[Spatial reasoning lines]
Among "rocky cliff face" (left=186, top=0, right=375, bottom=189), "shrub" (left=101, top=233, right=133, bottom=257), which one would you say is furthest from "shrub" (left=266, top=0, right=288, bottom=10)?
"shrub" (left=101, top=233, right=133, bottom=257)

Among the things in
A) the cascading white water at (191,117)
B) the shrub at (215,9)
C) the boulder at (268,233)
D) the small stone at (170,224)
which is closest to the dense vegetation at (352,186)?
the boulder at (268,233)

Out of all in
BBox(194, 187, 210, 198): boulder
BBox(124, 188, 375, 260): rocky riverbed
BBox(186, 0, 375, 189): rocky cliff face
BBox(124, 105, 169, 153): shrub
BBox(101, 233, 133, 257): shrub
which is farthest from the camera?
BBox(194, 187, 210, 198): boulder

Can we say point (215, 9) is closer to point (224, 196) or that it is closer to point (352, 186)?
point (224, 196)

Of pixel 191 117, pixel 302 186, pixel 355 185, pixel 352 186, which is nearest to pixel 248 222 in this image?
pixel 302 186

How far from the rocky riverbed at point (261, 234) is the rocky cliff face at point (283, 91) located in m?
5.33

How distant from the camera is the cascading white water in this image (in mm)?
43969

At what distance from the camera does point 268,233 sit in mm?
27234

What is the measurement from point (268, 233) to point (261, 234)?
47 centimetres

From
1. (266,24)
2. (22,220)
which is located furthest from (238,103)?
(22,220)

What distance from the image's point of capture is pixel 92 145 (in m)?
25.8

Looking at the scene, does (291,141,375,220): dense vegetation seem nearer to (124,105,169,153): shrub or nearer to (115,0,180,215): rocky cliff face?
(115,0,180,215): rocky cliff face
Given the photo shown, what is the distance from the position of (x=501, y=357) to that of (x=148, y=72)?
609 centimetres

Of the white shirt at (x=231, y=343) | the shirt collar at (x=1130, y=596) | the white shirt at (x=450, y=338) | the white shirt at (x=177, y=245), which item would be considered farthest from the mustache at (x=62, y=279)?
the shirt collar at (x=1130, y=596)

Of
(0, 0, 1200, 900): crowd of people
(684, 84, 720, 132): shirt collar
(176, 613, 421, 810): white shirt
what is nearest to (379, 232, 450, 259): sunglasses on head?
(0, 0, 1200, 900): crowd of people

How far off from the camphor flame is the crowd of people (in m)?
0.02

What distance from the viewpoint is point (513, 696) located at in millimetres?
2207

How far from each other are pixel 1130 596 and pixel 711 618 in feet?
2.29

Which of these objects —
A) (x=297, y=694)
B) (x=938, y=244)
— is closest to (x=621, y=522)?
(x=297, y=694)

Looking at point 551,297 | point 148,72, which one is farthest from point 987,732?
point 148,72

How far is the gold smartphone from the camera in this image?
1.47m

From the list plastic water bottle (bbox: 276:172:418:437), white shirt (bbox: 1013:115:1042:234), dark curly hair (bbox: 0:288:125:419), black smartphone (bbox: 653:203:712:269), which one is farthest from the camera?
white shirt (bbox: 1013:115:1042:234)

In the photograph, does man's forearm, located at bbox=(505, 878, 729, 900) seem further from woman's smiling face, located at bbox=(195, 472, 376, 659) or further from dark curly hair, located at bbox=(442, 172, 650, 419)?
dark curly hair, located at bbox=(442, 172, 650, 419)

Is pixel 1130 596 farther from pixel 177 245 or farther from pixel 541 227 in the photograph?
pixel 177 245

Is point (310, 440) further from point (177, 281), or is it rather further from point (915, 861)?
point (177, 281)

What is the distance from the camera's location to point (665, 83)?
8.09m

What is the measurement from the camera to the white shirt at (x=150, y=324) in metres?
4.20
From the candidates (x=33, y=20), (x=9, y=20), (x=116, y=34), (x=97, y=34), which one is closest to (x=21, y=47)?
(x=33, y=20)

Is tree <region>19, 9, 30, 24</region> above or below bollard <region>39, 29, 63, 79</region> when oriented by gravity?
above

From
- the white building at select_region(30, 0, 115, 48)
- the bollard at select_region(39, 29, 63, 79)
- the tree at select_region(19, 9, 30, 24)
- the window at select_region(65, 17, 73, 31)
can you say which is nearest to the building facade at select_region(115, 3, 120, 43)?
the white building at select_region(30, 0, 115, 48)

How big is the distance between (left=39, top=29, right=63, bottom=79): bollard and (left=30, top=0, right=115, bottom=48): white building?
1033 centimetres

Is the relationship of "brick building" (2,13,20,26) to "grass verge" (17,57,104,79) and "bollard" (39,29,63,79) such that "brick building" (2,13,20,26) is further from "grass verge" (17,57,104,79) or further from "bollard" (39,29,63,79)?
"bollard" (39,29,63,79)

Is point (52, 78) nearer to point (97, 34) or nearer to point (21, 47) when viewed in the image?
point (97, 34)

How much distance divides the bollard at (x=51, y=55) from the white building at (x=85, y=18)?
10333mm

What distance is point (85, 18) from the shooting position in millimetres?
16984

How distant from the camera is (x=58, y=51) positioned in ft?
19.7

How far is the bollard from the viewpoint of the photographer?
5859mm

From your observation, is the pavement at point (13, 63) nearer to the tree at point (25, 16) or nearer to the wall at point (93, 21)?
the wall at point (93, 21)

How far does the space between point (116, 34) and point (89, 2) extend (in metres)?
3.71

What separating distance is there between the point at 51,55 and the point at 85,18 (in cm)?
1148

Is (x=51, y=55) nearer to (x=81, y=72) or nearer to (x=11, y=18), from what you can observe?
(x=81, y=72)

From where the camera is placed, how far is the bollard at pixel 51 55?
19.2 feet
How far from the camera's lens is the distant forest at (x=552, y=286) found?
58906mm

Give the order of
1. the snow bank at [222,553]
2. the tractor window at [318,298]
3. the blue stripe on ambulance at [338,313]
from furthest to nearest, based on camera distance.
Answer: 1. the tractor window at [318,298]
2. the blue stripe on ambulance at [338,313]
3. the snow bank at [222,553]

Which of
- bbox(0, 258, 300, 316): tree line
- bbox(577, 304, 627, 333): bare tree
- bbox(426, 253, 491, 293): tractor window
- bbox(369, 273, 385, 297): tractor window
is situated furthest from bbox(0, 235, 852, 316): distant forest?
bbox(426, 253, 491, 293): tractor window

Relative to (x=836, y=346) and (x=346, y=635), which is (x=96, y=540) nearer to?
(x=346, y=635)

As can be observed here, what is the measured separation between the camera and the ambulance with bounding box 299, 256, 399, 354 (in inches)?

> **What is required**
Write out, word for word, everything from the line containing "Is point (52, 78)" down to the line containing "3. the snow bank at [222,553]", including both of those lines.

> **Task output**
Is point (52, 78) nearer to point (97, 34) or nearer to point (21, 47) when viewed in the image?
point (97, 34)

How much distance divides the bollard at (x=51, y=55) from the white building at (x=85, y=18)?
10333mm

What distance is point (85, 18) from the shooting position in millimetres?
16984

How distant from the camera is (x=58, y=51) positioned in ft?
19.7

How far is the bollard from the viewpoint of the photographer?
5859mm

From your observation, is the pavement at point (13, 63) nearer to the tree at point (25, 16) or nearer to the wall at point (93, 21)?
the wall at point (93, 21)

How far does the space between point (116, 34) and point (89, 2) extend (in metres)?
3.71

What separating distance is there between the point at 51,55 and the point at 85,18 (in cm)?
1148

Is (x=51, y=55) nearer to (x=81, y=72) or nearer to (x=11, y=18), from what you can observe?
(x=81, y=72)

From where the camera is placed, how far is the bollard at pixel 51 55?
19.2 feet
How far from the camera's lens is the distant forest at (x=552, y=286) found?
58906mm

Give the order of
1. the snow bank at [222,553]
2. the tractor window at [318,298]
3. the blue stripe on ambulance at [338,313]
from furthest to nearest, based on camera distance.
Answer: 1. the tractor window at [318,298]
2. the blue stripe on ambulance at [338,313]
3. the snow bank at [222,553]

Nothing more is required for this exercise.